● Dataset entries
###
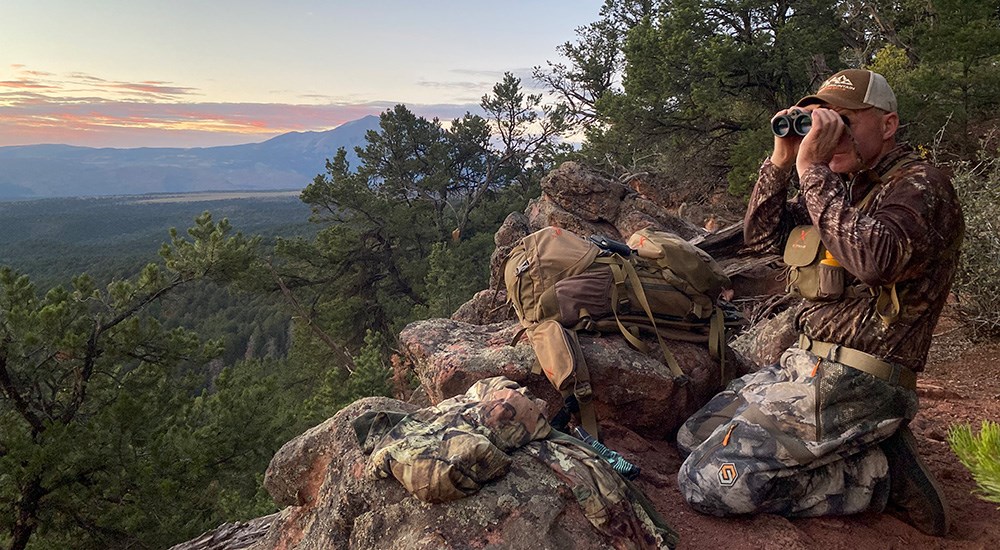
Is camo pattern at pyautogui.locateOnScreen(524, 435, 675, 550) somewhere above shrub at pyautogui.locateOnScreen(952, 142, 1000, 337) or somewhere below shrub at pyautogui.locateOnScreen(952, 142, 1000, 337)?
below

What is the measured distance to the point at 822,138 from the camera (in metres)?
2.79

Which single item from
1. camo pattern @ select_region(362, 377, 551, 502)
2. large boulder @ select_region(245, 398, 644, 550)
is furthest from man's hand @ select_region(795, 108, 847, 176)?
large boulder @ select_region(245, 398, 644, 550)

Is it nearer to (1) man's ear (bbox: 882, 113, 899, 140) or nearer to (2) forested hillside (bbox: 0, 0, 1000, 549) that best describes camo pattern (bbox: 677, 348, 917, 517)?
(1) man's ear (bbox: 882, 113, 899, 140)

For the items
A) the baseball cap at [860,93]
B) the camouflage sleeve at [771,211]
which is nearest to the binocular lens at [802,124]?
###
● Exercise directions
Copy all of the entries above word for word, but leave the pictures out.

● Response
Is camo pattern at pyautogui.locateOnScreen(524, 435, 675, 550) somewhere above shrub at pyautogui.locateOnScreen(952, 142, 1000, 337) or somewhere below shrub at pyautogui.locateOnScreen(952, 142, 1000, 337)?
below

What is the measured distance to the point at 822,138 from the camera (in metres)?
2.79

Which single item from
1. camo pattern @ select_region(362, 377, 551, 502)
2. large boulder @ select_region(245, 398, 644, 550)
is furthest from man's hand @ select_region(795, 108, 847, 176)?
large boulder @ select_region(245, 398, 644, 550)

Is it nearer to (1) man's ear (bbox: 882, 113, 899, 140) or nearer to (2) forested hillside (bbox: 0, 0, 1000, 549) that best describes camo pattern (bbox: 677, 348, 917, 517)?
(1) man's ear (bbox: 882, 113, 899, 140)

For the items
A) the baseball cap at [860,93]
B) the camouflage sleeve at [771,211]
which is nearest to the binocular lens at [802,124]?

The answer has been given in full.